» Provided text:
────────

A provincial Acute Febrile Illness Surveillance Network (GAFINet), South Korea

Yeon-Hee Sung Yi, Seon-Ju Yi, Kyoung-Ho Song, Yang L Kim, Jeong Y Kim, Jieun Kim, Hong B Kim, Eu S Kim, Heeyoung Lee, Soo-nam Jo, kyung-nam Kim, Na-young Kim, Eun-jung Park, Yu-ra Lee, Hye-jin Jeong, Sungyong Choi, Won S Choi



The objectives are to introduce a provincial level surveillance system, which has been initiated in response to the MERS-CoV outbreak of South Korea, and describe findings from systematic investigation of individual admissions attributed to acute febrile illness for the first year.


In May 2015, the MERS-CoV outbreaks in South Korea was sparkled from a hospital of Gyeonggi-do province (1). In response to this outbreak, the provincial government and infectious disease control center (GIDCC) initiated an emergency department (ED) based Gyeonggi-do provincial acute febrile illness (AFI) surveillance network (GAFINet) to monitor for a subsequent outbreak of emerging or imported infectious diseases since September 2016. Gyeonggi-do province is located in the North-West of South Korea, surrounds the capital city Seoul, and borders North Korea (Figure 1). Considering the geographical coverage, GAFINet Initiative involves ten hospitals, consisted of four university-affiliated hospitals and six provincial medical centers in Gyeonggi-do province. These hospitals participated in this network voluntarily, and most staffs including five infectious diseases specialists had direct or indirect experiences in dealing with MERS-CoV patients.

────────

» Recorded data:
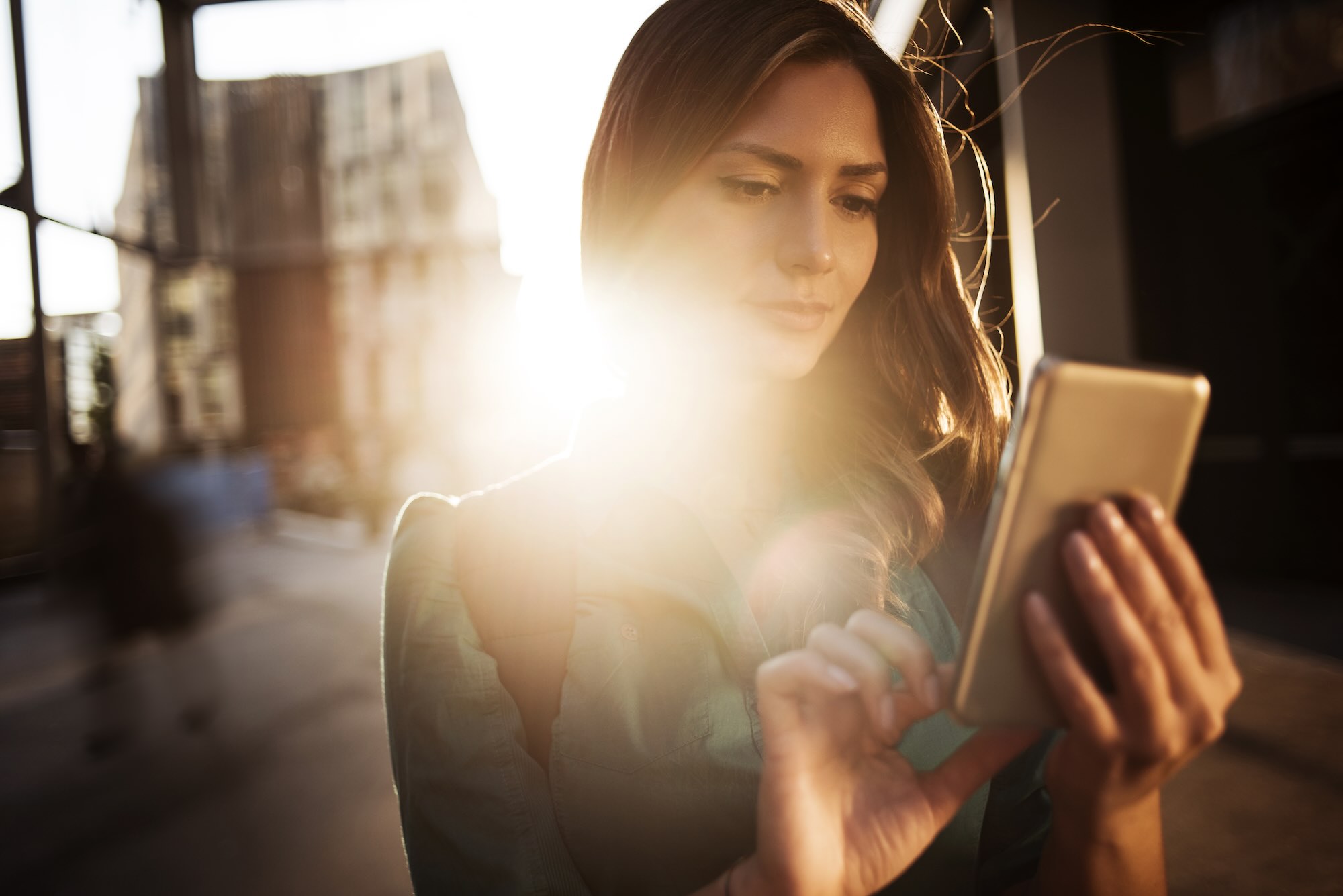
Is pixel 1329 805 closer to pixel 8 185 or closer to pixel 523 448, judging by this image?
pixel 8 185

────────

Can you echo the entire GAFINet surveillance text back, word for word? The data has no role in what is asked here.

A provincial Acute Febrile Illness Surveillance Network (GAFINet), South Korea

Yeon-Hee Sung Yi, Seon-Ju Yi, Kyoung-Ho Song, Yang L Kim, Jeong Y Kim, Jieun Kim, Hong B Kim, Eu S Kim, Heeyoung Lee, Soo-nam Jo, kyung-nam Kim, Na-young Kim, Eun-jung Park, Yu-ra Lee, Hye-jin Jeong, Sungyong Choi, Won S Choi



The objectives are to introduce a provincial level surveillance system, which has been initiated in response to the MERS-CoV outbreak of South Korea, and describe findings from systematic investigation of individual admissions attributed to acute febrile illness for the first year.


In May 2015, the MERS-CoV outbreaks in South Korea was sparkled from a hospital of Gyeonggi-do province (1). In response to this outbreak, the provincial government and infectious disease control center (GIDCC) initiated an emergency department (ED) based Gyeonggi-do provincial acute febrile illness (AFI) surveillance network (GAFINet) to monitor for a subsequent outbreak of emerging or imported infectious diseases since September 2016. Gyeonggi-do province is located in the North-West of South Korea, surrounds the capital city Seoul, and borders North Korea (Figure 1). Considering the geographical coverage, GAFINet Initiative involves ten hospitals, consisted of four university-affiliated hospitals and six provincial medical centers in Gyeonggi-do province. These hospitals participated in this network voluntarily, and most staffs including five infectious diseases specialists had direct or indirect experiences in dealing with MERS-CoV patients.